Required work
Reproduce the records below, substituting "front windscreen" for every occurrence of "front windshield" and leaving all other text unchanged. Leave the pictures out of your response.

Dataset excerpts
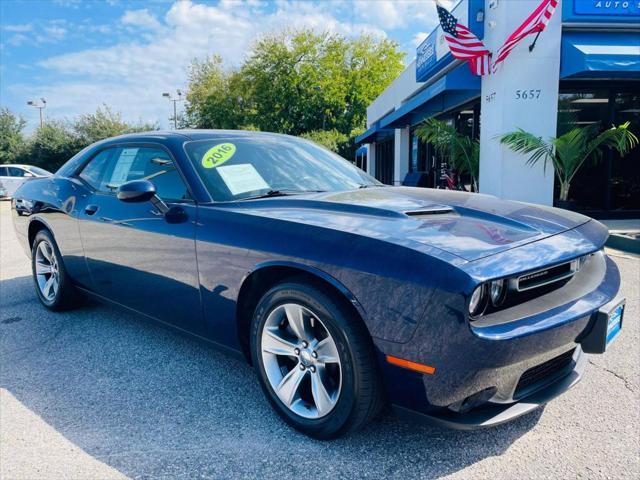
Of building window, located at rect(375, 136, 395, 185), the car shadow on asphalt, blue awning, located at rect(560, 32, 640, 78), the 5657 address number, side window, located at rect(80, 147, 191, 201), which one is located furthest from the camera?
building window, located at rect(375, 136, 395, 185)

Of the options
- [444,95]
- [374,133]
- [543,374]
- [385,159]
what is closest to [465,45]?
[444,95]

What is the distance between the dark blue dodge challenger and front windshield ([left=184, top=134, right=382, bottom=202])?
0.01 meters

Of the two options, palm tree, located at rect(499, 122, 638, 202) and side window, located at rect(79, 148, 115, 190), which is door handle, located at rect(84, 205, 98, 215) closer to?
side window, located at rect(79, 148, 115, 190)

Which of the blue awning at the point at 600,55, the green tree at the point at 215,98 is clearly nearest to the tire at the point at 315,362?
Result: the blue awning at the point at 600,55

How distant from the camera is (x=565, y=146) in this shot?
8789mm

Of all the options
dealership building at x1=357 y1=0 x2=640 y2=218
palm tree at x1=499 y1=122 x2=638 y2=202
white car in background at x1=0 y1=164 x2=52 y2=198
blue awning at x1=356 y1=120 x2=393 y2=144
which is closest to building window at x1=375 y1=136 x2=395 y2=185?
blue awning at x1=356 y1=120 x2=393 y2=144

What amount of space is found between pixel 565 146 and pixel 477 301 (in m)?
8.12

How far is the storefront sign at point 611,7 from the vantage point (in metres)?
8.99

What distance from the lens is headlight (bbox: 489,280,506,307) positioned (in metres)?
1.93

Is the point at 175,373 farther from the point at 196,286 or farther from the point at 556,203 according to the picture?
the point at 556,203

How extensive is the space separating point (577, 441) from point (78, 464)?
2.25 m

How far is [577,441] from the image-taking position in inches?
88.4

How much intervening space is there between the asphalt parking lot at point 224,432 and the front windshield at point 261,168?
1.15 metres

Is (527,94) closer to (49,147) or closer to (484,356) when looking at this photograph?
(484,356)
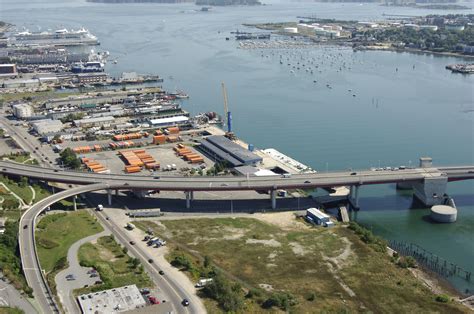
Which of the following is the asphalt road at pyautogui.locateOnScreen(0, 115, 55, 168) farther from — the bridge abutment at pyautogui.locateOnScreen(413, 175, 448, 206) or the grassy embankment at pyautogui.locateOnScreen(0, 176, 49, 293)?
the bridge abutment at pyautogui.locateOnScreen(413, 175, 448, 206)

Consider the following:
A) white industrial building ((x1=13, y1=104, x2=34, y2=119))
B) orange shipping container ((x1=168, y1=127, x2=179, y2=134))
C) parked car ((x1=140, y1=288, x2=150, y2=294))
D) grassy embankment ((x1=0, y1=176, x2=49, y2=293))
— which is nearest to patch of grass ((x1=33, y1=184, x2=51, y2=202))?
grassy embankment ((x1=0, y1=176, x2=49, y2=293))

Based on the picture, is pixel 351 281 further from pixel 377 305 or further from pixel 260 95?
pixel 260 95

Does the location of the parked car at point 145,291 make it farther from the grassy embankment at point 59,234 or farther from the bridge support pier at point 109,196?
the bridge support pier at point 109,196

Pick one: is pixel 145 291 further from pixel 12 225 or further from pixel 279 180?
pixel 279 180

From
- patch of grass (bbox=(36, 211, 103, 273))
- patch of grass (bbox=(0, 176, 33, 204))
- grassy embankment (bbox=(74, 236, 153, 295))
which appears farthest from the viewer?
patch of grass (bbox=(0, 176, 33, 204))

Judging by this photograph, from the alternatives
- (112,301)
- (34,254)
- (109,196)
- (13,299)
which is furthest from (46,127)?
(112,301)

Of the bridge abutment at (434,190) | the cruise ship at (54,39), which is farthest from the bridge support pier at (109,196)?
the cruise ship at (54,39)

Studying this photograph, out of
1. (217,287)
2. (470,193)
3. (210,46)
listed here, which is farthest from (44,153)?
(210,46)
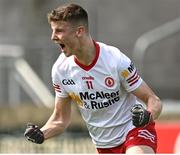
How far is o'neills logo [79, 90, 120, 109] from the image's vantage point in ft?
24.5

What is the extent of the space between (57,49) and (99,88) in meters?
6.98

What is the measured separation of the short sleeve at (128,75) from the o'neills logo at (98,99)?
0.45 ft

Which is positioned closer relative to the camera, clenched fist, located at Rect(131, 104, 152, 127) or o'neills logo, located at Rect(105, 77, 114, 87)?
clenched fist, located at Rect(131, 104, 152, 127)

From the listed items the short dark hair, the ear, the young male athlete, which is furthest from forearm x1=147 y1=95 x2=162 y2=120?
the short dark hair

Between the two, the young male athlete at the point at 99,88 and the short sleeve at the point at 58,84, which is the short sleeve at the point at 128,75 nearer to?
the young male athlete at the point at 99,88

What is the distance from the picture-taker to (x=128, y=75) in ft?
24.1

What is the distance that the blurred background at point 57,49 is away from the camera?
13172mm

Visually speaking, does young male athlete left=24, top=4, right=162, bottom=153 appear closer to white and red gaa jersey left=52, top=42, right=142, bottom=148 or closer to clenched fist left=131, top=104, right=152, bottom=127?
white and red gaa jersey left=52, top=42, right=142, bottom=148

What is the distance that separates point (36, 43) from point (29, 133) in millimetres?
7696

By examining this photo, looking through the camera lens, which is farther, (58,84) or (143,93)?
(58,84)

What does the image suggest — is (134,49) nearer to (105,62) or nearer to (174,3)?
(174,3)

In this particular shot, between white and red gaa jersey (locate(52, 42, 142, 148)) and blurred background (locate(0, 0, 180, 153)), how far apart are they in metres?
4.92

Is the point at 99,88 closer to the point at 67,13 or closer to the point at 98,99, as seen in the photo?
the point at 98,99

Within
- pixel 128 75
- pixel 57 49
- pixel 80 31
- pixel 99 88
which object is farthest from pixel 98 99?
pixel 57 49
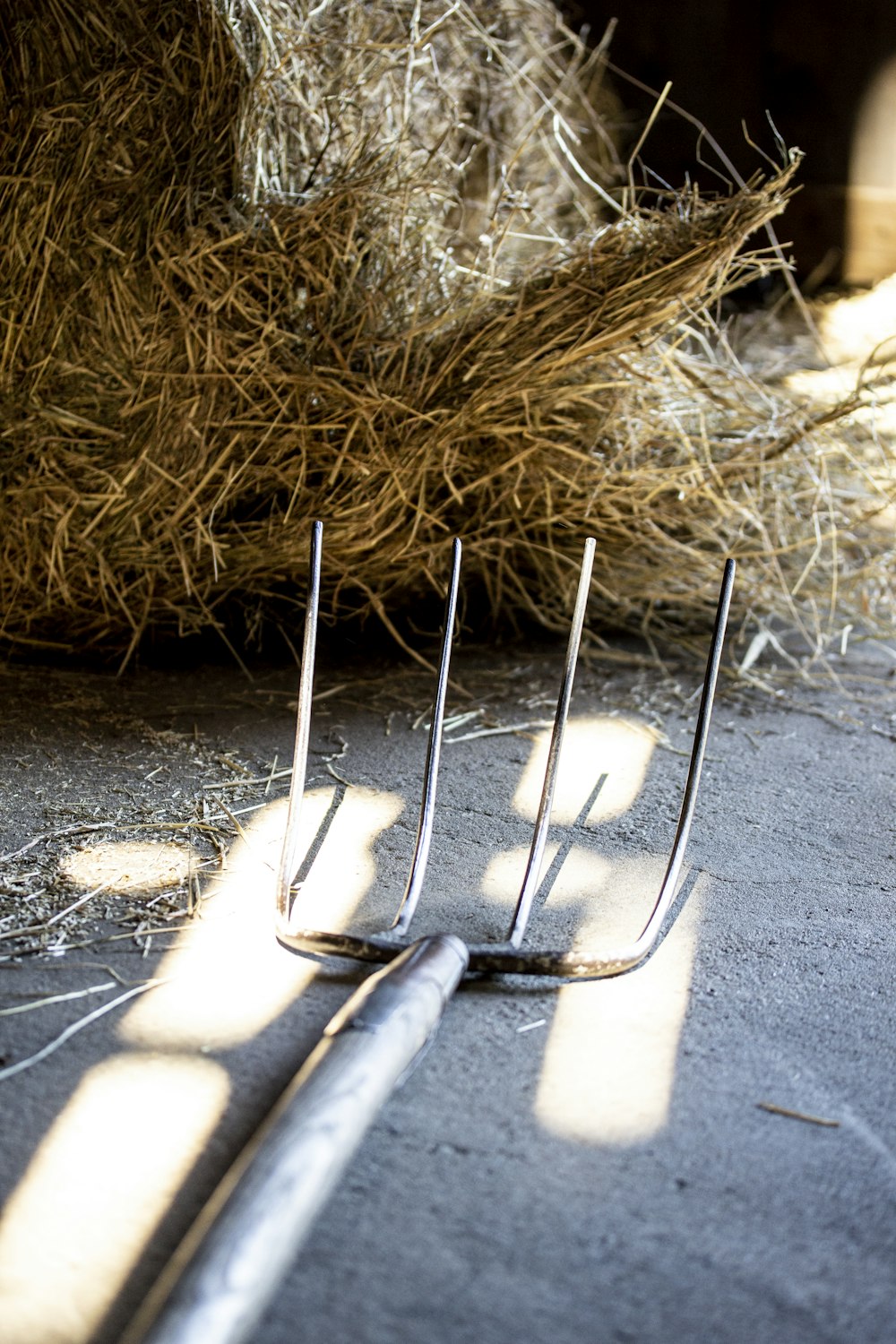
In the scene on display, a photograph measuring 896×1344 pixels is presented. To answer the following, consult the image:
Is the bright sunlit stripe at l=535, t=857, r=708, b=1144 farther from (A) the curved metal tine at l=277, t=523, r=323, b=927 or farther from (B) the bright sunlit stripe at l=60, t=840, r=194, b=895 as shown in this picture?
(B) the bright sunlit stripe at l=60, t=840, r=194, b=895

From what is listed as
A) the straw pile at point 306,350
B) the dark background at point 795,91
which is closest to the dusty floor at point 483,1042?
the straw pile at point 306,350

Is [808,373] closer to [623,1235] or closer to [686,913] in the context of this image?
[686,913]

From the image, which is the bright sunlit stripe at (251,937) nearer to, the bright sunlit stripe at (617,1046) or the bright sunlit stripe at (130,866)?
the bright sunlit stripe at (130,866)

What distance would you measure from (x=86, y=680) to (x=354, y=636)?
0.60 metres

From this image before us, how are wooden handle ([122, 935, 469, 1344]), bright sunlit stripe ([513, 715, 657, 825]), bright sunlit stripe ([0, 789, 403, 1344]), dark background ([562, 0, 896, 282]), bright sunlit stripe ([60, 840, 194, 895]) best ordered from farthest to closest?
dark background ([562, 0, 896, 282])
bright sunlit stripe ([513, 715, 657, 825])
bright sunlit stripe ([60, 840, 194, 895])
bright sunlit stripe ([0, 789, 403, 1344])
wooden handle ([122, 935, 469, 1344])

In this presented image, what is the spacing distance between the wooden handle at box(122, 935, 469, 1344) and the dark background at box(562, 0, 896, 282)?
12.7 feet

Worked answer
Of building window, located at rect(375, 136, 395, 185), the car shadow on asphalt, blue awning, located at rect(560, 32, 640, 78), the 5657 address number, side window, located at rect(80, 147, 191, 201), which one is located furthest from the camera?
building window, located at rect(375, 136, 395, 185)

Of the options
- [444,95]
- [374,133]
- [543,374]
- [385,159]
what is closest to [465,45]?
[444,95]

What is the distance between the dark blue dodge challenger and front windscreen ([left=184, top=134, right=382, bottom=202])?
0.01 meters

Of the two options, palm tree, located at rect(499, 122, 638, 202) and side window, located at rect(79, 148, 115, 190), which is door handle, located at rect(84, 205, 98, 215) closer to?
side window, located at rect(79, 148, 115, 190)

Which of the blue awning at the point at 600,55, the green tree at the point at 215,98 is clearly nearest to the tire at the point at 315,362?
Result: the blue awning at the point at 600,55

How distant from the camera is (x=565, y=146) in this shot?
8789mm

Of all the options
dealership building at x1=357 y1=0 x2=640 y2=218
palm tree at x1=499 y1=122 x2=638 y2=202
white car in background at x1=0 y1=164 x2=52 y2=198
blue awning at x1=356 y1=120 x2=393 y2=144
which is closest to building window at x1=375 y1=136 x2=395 y2=185?
blue awning at x1=356 y1=120 x2=393 y2=144

What amount of space is found between pixel 565 146 and pixel 477 301 (in m)?
8.12

How far is the storefront sign at point 611,7 from the vantage point (in metres)?
8.99

What distance from the lens is headlight (bbox: 489,280,506,307) positioned (in metres)?
1.93

Is the point at 175,373 farther from the point at 196,286 or farther from the point at 556,203 according to the picture?
the point at 556,203

How extensive is the space separating point (577, 441) from point (78, 464)?
2.25 m

How far is [577,441] from the image-taking position in inches?
88.4

How much intervening space is there between the asphalt parking lot at point 224,432 and the front windscreen at point 261,168?
1.15 metres

Is (527,94) closer to (49,147) or closer to (484,356) when looking at this photograph?
(484,356)
Which of the following is the asphalt road at pyautogui.locateOnScreen(0, 115, 55, 168) farther from — the bridge abutment at pyautogui.locateOnScreen(413, 175, 448, 206) or the grassy embankment at pyautogui.locateOnScreen(0, 176, 49, 293)?
the bridge abutment at pyautogui.locateOnScreen(413, 175, 448, 206)

Consider the following:
A) white industrial building ((x1=13, y1=104, x2=34, y2=119))
B) orange shipping container ((x1=168, y1=127, x2=179, y2=134))
C) parked car ((x1=140, y1=288, x2=150, y2=294))
D) grassy embankment ((x1=0, y1=176, x2=49, y2=293))
— which is nearest to patch of grass ((x1=33, y1=184, x2=51, y2=202))?
grassy embankment ((x1=0, y1=176, x2=49, y2=293))

Based on the picture, is pixel 351 281 further from pixel 377 305 or further from pixel 260 95?
pixel 260 95

Does the location of the parked car at point 145,291 make it farther from the grassy embankment at point 59,234 or farther from the bridge support pier at point 109,196?
the bridge support pier at point 109,196

Pick one: is pixel 145 291 further from pixel 12 225 or further from pixel 279 180?
pixel 279 180

From
- patch of grass (bbox=(36, 211, 103, 273))
- patch of grass (bbox=(0, 176, 33, 204))
- grassy embankment (bbox=(74, 236, 153, 295))
which appears farthest from the viewer?
patch of grass (bbox=(0, 176, 33, 204))

Judging by this photograph, from the alternatives
- (112,301)
- (34,254)
- (109,196)
- (13,299)
which is furthest from (46,127)?
(112,301)

Of the bridge abutment at (434,190) | the cruise ship at (54,39), which is farthest from the bridge support pier at (109,196)?
the cruise ship at (54,39)

Studying this photograph, out of
1. (217,287)
2. (470,193)
3. (210,46)
listed here, which is farthest from (44,153)?
(210,46)
How far is o'neills logo [79, 90, 120, 109] from the image's vantage point in ft?
24.5

What is the extent of the space between (57,49) and (99,88) in meters?
6.98

What is the measured separation of the short sleeve at (128,75) from the o'neills logo at (98,99)?
0.45 ft

Which is positioned closer relative to the camera, clenched fist, located at Rect(131, 104, 152, 127) or o'neills logo, located at Rect(105, 77, 114, 87)?
clenched fist, located at Rect(131, 104, 152, 127)

From the listed items the short dark hair, the ear, the young male athlete, which is furthest from forearm x1=147 y1=95 x2=162 y2=120?
the short dark hair

Between the two, the young male athlete at the point at 99,88 and the short sleeve at the point at 58,84, which is the short sleeve at the point at 128,75 nearer to?
the young male athlete at the point at 99,88

What is the distance from the picture-taker to (x=128, y=75) in ft?
24.1

What is the distance that the blurred background at point 57,49 is away from the camera?
13172mm

Visually speaking, does young male athlete left=24, top=4, right=162, bottom=153 appear closer to white and red gaa jersey left=52, top=42, right=142, bottom=148 or closer to clenched fist left=131, top=104, right=152, bottom=127?
white and red gaa jersey left=52, top=42, right=142, bottom=148

What is the distance that separates point (36, 43) from point (29, 133) in millimetres?
7696

By examining this photo, looking through the camera lens, which is farther, (58,84) or (143,93)?
(58,84)

What does the image suggest — is (134,49) nearer to (105,62) or nearer to (174,3)?
(174,3)

In this particular shot, between white and red gaa jersey (locate(52, 42, 142, 148)) and blurred background (locate(0, 0, 180, 153)), how far apart are they in metres?
4.92

Is the point at 99,88 closer to the point at 67,13 or closer to the point at 98,99, as seen in the photo?
the point at 98,99

Within
- pixel 128 75
- pixel 57 49
- pixel 80 31
- pixel 99 88
which object is farthest from pixel 98 99?
pixel 57 49
In the scene on display, a photograph measuring 896×1344 pixels is presented. To answer the following, consult the image:
Is the bright sunlit stripe at l=535, t=857, r=708, b=1144 farther from (A) the curved metal tine at l=277, t=523, r=323, b=927 or farther from (B) the bright sunlit stripe at l=60, t=840, r=194, b=895 as shown in this picture?
(B) the bright sunlit stripe at l=60, t=840, r=194, b=895

From what is listed as
A) the straw pile at point 306,350
B) the dark background at point 795,91
which is closest to the dusty floor at point 483,1042?
the straw pile at point 306,350

Is [808,373] closer to [623,1235] or closer to [686,913] in the context of this image?
[686,913]

From the image, which is the bright sunlit stripe at (251,937) nearer to, the bright sunlit stripe at (617,1046) or the bright sunlit stripe at (130,866)?
the bright sunlit stripe at (130,866)

What distance would you measure from (x=86, y=680) to (x=354, y=636)?
0.60 metres

From this image before us, how are wooden handle ([122, 935, 469, 1344]), bright sunlit stripe ([513, 715, 657, 825]), bright sunlit stripe ([0, 789, 403, 1344]), dark background ([562, 0, 896, 282]), bright sunlit stripe ([60, 840, 194, 895]) best ordered from farthest to closest?
dark background ([562, 0, 896, 282])
bright sunlit stripe ([513, 715, 657, 825])
bright sunlit stripe ([60, 840, 194, 895])
bright sunlit stripe ([0, 789, 403, 1344])
wooden handle ([122, 935, 469, 1344])

In this presented image, what is the spacing distance between the wooden handle at box(122, 935, 469, 1344) and the dark background at box(562, 0, 896, 282)?
12.7 feet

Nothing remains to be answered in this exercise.